Abstract

A molecular hybridization approach was used to construct and develop a variety of new bis-thiazoles coupled to benzofuran or benzothiazole moieties as anticancer drugs. The target compounds 6a-f and 7a-f were synthesized by reacting the respective bis-thiosemicarbazones 5a–f with bromoacetylbenzofuran or bromoacetybenzothiazole. Several analytical and spectroscopic techniques were used to characterize all of the products. Using the MTT assay, compounds 6a-f and 7a-f were tested for cytotoxicity against three human tumor cell lines: hepatocellular carcinoma (HEPG-2), colorectal carcinoma colon cancer (HCT-116), and human breast cancer (MCF7).

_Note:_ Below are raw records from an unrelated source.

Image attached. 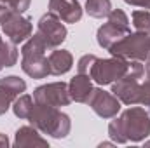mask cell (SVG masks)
Returning <instances> with one entry per match:
<instances>
[{
	"mask_svg": "<svg viewBox=\"0 0 150 148\" xmlns=\"http://www.w3.org/2000/svg\"><path fill=\"white\" fill-rule=\"evenodd\" d=\"M30 124L38 129L42 134H49L52 138H67L72 124H70V117L67 113H61L54 106H47V105H33V110L28 117Z\"/></svg>",
	"mask_w": 150,
	"mask_h": 148,
	"instance_id": "obj_1",
	"label": "cell"
},
{
	"mask_svg": "<svg viewBox=\"0 0 150 148\" xmlns=\"http://www.w3.org/2000/svg\"><path fill=\"white\" fill-rule=\"evenodd\" d=\"M122 132L127 141L140 143L150 134V113L143 106H133L122 111L119 117Z\"/></svg>",
	"mask_w": 150,
	"mask_h": 148,
	"instance_id": "obj_2",
	"label": "cell"
},
{
	"mask_svg": "<svg viewBox=\"0 0 150 148\" xmlns=\"http://www.w3.org/2000/svg\"><path fill=\"white\" fill-rule=\"evenodd\" d=\"M112 56L122 58V59H134V61H147L150 51V35L143 32L136 33H127L115 42L112 47L108 49Z\"/></svg>",
	"mask_w": 150,
	"mask_h": 148,
	"instance_id": "obj_3",
	"label": "cell"
},
{
	"mask_svg": "<svg viewBox=\"0 0 150 148\" xmlns=\"http://www.w3.org/2000/svg\"><path fill=\"white\" fill-rule=\"evenodd\" d=\"M129 68V61L127 59H122V58H117L112 56L108 59H96L89 77L98 84V85H108L113 84L115 80H119L120 77H124L126 72Z\"/></svg>",
	"mask_w": 150,
	"mask_h": 148,
	"instance_id": "obj_4",
	"label": "cell"
},
{
	"mask_svg": "<svg viewBox=\"0 0 150 148\" xmlns=\"http://www.w3.org/2000/svg\"><path fill=\"white\" fill-rule=\"evenodd\" d=\"M33 101L38 105H47V106H54V108L70 105L72 98L68 92V84L52 82V84L40 85L33 91Z\"/></svg>",
	"mask_w": 150,
	"mask_h": 148,
	"instance_id": "obj_5",
	"label": "cell"
},
{
	"mask_svg": "<svg viewBox=\"0 0 150 148\" xmlns=\"http://www.w3.org/2000/svg\"><path fill=\"white\" fill-rule=\"evenodd\" d=\"M37 33L45 40V44L49 45V49H56L67 38V26L63 25V21L56 14L47 12V14H44L38 19Z\"/></svg>",
	"mask_w": 150,
	"mask_h": 148,
	"instance_id": "obj_6",
	"label": "cell"
},
{
	"mask_svg": "<svg viewBox=\"0 0 150 148\" xmlns=\"http://www.w3.org/2000/svg\"><path fill=\"white\" fill-rule=\"evenodd\" d=\"M87 105L101 118H113L120 110V99L115 94H112V91L107 92L103 89H93Z\"/></svg>",
	"mask_w": 150,
	"mask_h": 148,
	"instance_id": "obj_7",
	"label": "cell"
},
{
	"mask_svg": "<svg viewBox=\"0 0 150 148\" xmlns=\"http://www.w3.org/2000/svg\"><path fill=\"white\" fill-rule=\"evenodd\" d=\"M2 30L5 33V37L9 38L11 42L14 44H21V42H26L28 38L32 37V32H33V23L30 18H25L18 12H12L7 21L2 25Z\"/></svg>",
	"mask_w": 150,
	"mask_h": 148,
	"instance_id": "obj_8",
	"label": "cell"
},
{
	"mask_svg": "<svg viewBox=\"0 0 150 148\" xmlns=\"http://www.w3.org/2000/svg\"><path fill=\"white\" fill-rule=\"evenodd\" d=\"M112 94H115L120 103L131 106V105H138V94H140V80L124 75L119 80H115L112 84Z\"/></svg>",
	"mask_w": 150,
	"mask_h": 148,
	"instance_id": "obj_9",
	"label": "cell"
},
{
	"mask_svg": "<svg viewBox=\"0 0 150 148\" xmlns=\"http://www.w3.org/2000/svg\"><path fill=\"white\" fill-rule=\"evenodd\" d=\"M49 12L56 14L63 23H77L82 18L79 0H49Z\"/></svg>",
	"mask_w": 150,
	"mask_h": 148,
	"instance_id": "obj_10",
	"label": "cell"
},
{
	"mask_svg": "<svg viewBox=\"0 0 150 148\" xmlns=\"http://www.w3.org/2000/svg\"><path fill=\"white\" fill-rule=\"evenodd\" d=\"M21 70L32 78H45L51 75L49 59L45 54H26L21 58Z\"/></svg>",
	"mask_w": 150,
	"mask_h": 148,
	"instance_id": "obj_11",
	"label": "cell"
},
{
	"mask_svg": "<svg viewBox=\"0 0 150 148\" xmlns=\"http://www.w3.org/2000/svg\"><path fill=\"white\" fill-rule=\"evenodd\" d=\"M93 78L87 73H77L68 84V92L72 101L77 103H87L91 92H93Z\"/></svg>",
	"mask_w": 150,
	"mask_h": 148,
	"instance_id": "obj_12",
	"label": "cell"
},
{
	"mask_svg": "<svg viewBox=\"0 0 150 148\" xmlns=\"http://www.w3.org/2000/svg\"><path fill=\"white\" fill-rule=\"evenodd\" d=\"M14 147L18 148H30V147H49L47 140L40 136V131L33 125H23L16 131L14 138Z\"/></svg>",
	"mask_w": 150,
	"mask_h": 148,
	"instance_id": "obj_13",
	"label": "cell"
},
{
	"mask_svg": "<svg viewBox=\"0 0 150 148\" xmlns=\"http://www.w3.org/2000/svg\"><path fill=\"white\" fill-rule=\"evenodd\" d=\"M49 70L51 75H65L72 70L74 65V56L65 51V49H54L49 54Z\"/></svg>",
	"mask_w": 150,
	"mask_h": 148,
	"instance_id": "obj_14",
	"label": "cell"
},
{
	"mask_svg": "<svg viewBox=\"0 0 150 148\" xmlns=\"http://www.w3.org/2000/svg\"><path fill=\"white\" fill-rule=\"evenodd\" d=\"M124 35H127V33H126L124 30H120L119 26H115L113 23L108 21V23H105V25H101V26L98 28L96 40H98L100 47H103V49H110L113 44L119 42Z\"/></svg>",
	"mask_w": 150,
	"mask_h": 148,
	"instance_id": "obj_15",
	"label": "cell"
},
{
	"mask_svg": "<svg viewBox=\"0 0 150 148\" xmlns=\"http://www.w3.org/2000/svg\"><path fill=\"white\" fill-rule=\"evenodd\" d=\"M112 11V2L110 0H87L86 2V12L91 18H107Z\"/></svg>",
	"mask_w": 150,
	"mask_h": 148,
	"instance_id": "obj_16",
	"label": "cell"
},
{
	"mask_svg": "<svg viewBox=\"0 0 150 148\" xmlns=\"http://www.w3.org/2000/svg\"><path fill=\"white\" fill-rule=\"evenodd\" d=\"M33 105H35V101H33L32 96L21 94V96H18V98L14 99V103H12V111H14V115L19 117V118H28L30 113H32V110H33Z\"/></svg>",
	"mask_w": 150,
	"mask_h": 148,
	"instance_id": "obj_17",
	"label": "cell"
},
{
	"mask_svg": "<svg viewBox=\"0 0 150 148\" xmlns=\"http://www.w3.org/2000/svg\"><path fill=\"white\" fill-rule=\"evenodd\" d=\"M0 87L5 89L7 92H11L14 98H18L26 91V82L23 78L16 77V75H9V77L0 78Z\"/></svg>",
	"mask_w": 150,
	"mask_h": 148,
	"instance_id": "obj_18",
	"label": "cell"
},
{
	"mask_svg": "<svg viewBox=\"0 0 150 148\" xmlns=\"http://www.w3.org/2000/svg\"><path fill=\"white\" fill-rule=\"evenodd\" d=\"M0 59L4 63V66H14L18 61V49L14 42H0Z\"/></svg>",
	"mask_w": 150,
	"mask_h": 148,
	"instance_id": "obj_19",
	"label": "cell"
},
{
	"mask_svg": "<svg viewBox=\"0 0 150 148\" xmlns=\"http://www.w3.org/2000/svg\"><path fill=\"white\" fill-rule=\"evenodd\" d=\"M131 18L136 32H143L150 35V11H134Z\"/></svg>",
	"mask_w": 150,
	"mask_h": 148,
	"instance_id": "obj_20",
	"label": "cell"
},
{
	"mask_svg": "<svg viewBox=\"0 0 150 148\" xmlns=\"http://www.w3.org/2000/svg\"><path fill=\"white\" fill-rule=\"evenodd\" d=\"M107 18H108V21H110V23H113L115 26H119L120 30H124L126 33H131L129 19H127V16H126V12H124V11H120V9H112V11H110V14H108Z\"/></svg>",
	"mask_w": 150,
	"mask_h": 148,
	"instance_id": "obj_21",
	"label": "cell"
},
{
	"mask_svg": "<svg viewBox=\"0 0 150 148\" xmlns=\"http://www.w3.org/2000/svg\"><path fill=\"white\" fill-rule=\"evenodd\" d=\"M108 136L112 138V141L117 143V145H126L127 143V140H126V136L122 132V127H120V120L119 118H113L112 122L108 124Z\"/></svg>",
	"mask_w": 150,
	"mask_h": 148,
	"instance_id": "obj_22",
	"label": "cell"
},
{
	"mask_svg": "<svg viewBox=\"0 0 150 148\" xmlns=\"http://www.w3.org/2000/svg\"><path fill=\"white\" fill-rule=\"evenodd\" d=\"M138 105L147 108L150 113V78H147L143 84H140V94H138Z\"/></svg>",
	"mask_w": 150,
	"mask_h": 148,
	"instance_id": "obj_23",
	"label": "cell"
},
{
	"mask_svg": "<svg viewBox=\"0 0 150 148\" xmlns=\"http://www.w3.org/2000/svg\"><path fill=\"white\" fill-rule=\"evenodd\" d=\"M98 58L94 56V54H86V56H82L80 59H79V63H77V70H79V73H87L91 72V68H93V65H94V61H96Z\"/></svg>",
	"mask_w": 150,
	"mask_h": 148,
	"instance_id": "obj_24",
	"label": "cell"
},
{
	"mask_svg": "<svg viewBox=\"0 0 150 148\" xmlns=\"http://www.w3.org/2000/svg\"><path fill=\"white\" fill-rule=\"evenodd\" d=\"M30 2L32 0H0V4H5V5H9L14 12H18V14H23L28 7H30Z\"/></svg>",
	"mask_w": 150,
	"mask_h": 148,
	"instance_id": "obj_25",
	"label": "cell"
},
{
	"mask_svg": "<svg viewBox=\"0 0 150 148\" xmlns=\"http://www.w3.org/2000/svg\"><path fill=\"white\" fill-rule=\"evenodd\" d=\"M14 99H16V98H14L11 92H7L5 89H2V87H0V115H4L5 111L12 106Z\"/></svg>",
	"mask_w": 150,
	"mask_h": 148,
	"instance_id": "obj_26",
	"label": "cell"
},
{
	"mask_svg": "<svg viewBox=\"0 0 150 148\" xmlns=\"http://www.w3.org/2000/svg\"><path fill=\"white\" fill-rule=\"evenodd\" d=\"M12 12H14V11H12L9 5H5V4H0V26H2V25L7 21V18H9Z\"/></svg>",
	"mask_w": 150,
	"mask_h": 148,
	"instance_id": "obj_27",
	"label": "cell"
},
{
	"mask_svg": "<svg viewBox=\"0 0 150 148\" xmlns=\"http://www.w3.org/2000/svg\"><path fill=\"white\" fill-rule=\"evenodd\" d=\"M126 4H129V5H134V7H143V9H147L150 11V0H124Z\"/></svg>",
	"mask_w": 150,
	"mask_h": 148,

The results showed that 6c and 7e had strong antitumor activity against HePG2, MCF7, and HCT-116, with IC50 values of 6.89, 9.94, and 12.67 µM for 6c and 8.37, 7.31, and 24.86 µM for 7e, respectively, when compared to the standard reference drug, doxorubicin (IC50 =5.50, 5.23 and 8.87 µM, respectively). The most active drugs' enzyme inhibition and cell cycle apoptosis properties were investigated further. Compound 6c's apoptotic and necrotic properties were promising. P53 and cyclinB1 gene expressions were also examined using Western Blot to investigate changes in apoptosis and cell cycle-related protein expression. The results showed up-regulation of P53 and down-regulation of cyclinB1 and were found to be inconsistent with those obtained by chemotherapeutics sorafenib, fluorouracil, and methotrexate. Interestingly, the molecular docking study indicated that chemicals 6c, 6d, and 7e could all be lodged in the active pocket of the 4JPS enzyme via various interactions.